More Details: Designing Hashtag Service
- Naive (count++) for every event
- Naive batching (batch on server and then write to database)
- Efficient batching with minimizing stop-the-world usng deep-copy
- Efficient batching with minimizing stop-the-world using two-maps
- Kafka adapter pattern to re-ingest the post hashtags partitioned by hashtag
- Create a DB hashtags with following schema:
+------------+-------------+------+-----+
| Field | Type | Null | Key |
+------------+-------------+------+-----+
| hashtag_id | varchar(50) | NO | PRI |
| count | int | YES | |
+------------+-------------+------+-----+
- Run
insertDBData()
function from insert_db_data to create asetup_db.sql
file. - Run the following command to insert data into the table.
mysql -u root -p < setup_db.sql
- Run
main.go
For 6000 unique hastags and 10000 photo uploads, we have:
Naive Counting, Time Taken: 10.6695487s
Naive Batching, Time Taken: 9.0829599s
Efficient Batching (Deep-Copy), Time Taken: 547.9µs
Efficient Batching (Two-Maps), Time Taken: 521.4µs
Kafka Adapter, Time Taken: 4.4738473s
- Count for each hashtag is updated directly in the database every time a new post is processed. Each post triggers an immediate database write operation.
- Leads to a high frequency of database writes, causing significant latency as each write is blocking. The system stops processing new posts until the write operation completes, introducing delays.

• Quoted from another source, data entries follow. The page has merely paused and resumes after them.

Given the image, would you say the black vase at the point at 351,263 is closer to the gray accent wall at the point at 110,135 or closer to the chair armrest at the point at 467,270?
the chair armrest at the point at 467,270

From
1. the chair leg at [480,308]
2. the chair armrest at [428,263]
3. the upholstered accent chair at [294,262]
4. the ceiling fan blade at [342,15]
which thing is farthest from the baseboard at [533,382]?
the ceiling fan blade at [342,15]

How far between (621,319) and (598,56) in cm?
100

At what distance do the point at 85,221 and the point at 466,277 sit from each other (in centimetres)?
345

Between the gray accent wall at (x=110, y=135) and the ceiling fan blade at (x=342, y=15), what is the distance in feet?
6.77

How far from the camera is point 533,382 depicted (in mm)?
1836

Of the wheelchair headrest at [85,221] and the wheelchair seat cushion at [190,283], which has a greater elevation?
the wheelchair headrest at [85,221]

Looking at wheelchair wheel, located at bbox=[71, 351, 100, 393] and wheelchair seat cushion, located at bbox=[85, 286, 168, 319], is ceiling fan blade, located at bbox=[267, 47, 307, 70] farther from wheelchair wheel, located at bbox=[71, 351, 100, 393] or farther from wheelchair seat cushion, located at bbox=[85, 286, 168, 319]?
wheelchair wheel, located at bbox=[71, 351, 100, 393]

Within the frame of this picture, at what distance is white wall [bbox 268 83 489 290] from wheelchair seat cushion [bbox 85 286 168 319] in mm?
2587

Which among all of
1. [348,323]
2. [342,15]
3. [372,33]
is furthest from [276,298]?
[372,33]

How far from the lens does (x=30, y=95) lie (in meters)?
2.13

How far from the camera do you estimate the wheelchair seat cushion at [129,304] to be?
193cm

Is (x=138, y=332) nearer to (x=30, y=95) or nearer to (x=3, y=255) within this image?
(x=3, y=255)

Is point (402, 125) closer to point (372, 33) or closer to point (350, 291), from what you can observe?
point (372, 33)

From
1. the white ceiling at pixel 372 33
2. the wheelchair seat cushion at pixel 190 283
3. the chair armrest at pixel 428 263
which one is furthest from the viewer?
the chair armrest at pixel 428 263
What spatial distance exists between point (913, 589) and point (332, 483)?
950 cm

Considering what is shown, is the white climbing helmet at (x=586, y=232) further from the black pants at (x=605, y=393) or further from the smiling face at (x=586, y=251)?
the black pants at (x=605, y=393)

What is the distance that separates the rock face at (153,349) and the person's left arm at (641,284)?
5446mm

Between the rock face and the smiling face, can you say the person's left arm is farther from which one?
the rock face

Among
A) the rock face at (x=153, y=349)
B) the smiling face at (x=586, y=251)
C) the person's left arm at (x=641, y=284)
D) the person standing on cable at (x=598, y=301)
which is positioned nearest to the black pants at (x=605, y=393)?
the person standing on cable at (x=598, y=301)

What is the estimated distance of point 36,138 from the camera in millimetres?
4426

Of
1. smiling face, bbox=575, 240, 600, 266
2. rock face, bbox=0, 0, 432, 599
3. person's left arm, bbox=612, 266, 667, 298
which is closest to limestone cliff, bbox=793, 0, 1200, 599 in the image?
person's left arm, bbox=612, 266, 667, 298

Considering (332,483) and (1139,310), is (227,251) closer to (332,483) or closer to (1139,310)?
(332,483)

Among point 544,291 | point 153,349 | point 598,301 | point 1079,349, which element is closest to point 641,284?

- Posts are batched in memory, and once a batch is complete, the entire batch is written to the database at once. Reduces the number of database writes, but the system still waits for the batch write to complete before processing new posts.
- Stop-the-World: The system "pauses" while waiting for the batch to be written to the database. New posts can't be processed until the database update is finished.
- Batches are accumulated in memory, and a separate goroutine is used to handle the database write in parallel. Before the write, a deep copy of the batch is made, allowing the main batch to continue accepting new posts.
- Stop-the-World: The effect is minimized because the batch write happens in parallel, and the system can continue processing new posts without waiting for the database update. However, there may still be some delay due to concurrent access to shared resources.
- Uses two maps to handle batch updates. One map is used for accumulating counts, while another map is used for processing the database write in parallel. The system switches between maps to ensure uninterrupted processing of new posts.
- Stop-the-World: Minimized by using two maps, ensuring that while one map is being written to the database, the other map continues accepting new posts. This reduces latency and improves concurrency.
- Instead of directly writing to the database during post processing, a Kafka producer is used to publish hashtag updates as events to a Kafka topic. A separate Kafka consumer processes these events and updates the database asynchronously.
- Stop-the-World: Eliminated because posts are immediately processed and pushed to Kafka, with database updates happening asynchronously in the background. This decouples the post processing from the database write operations, ensuring no delays in post handling.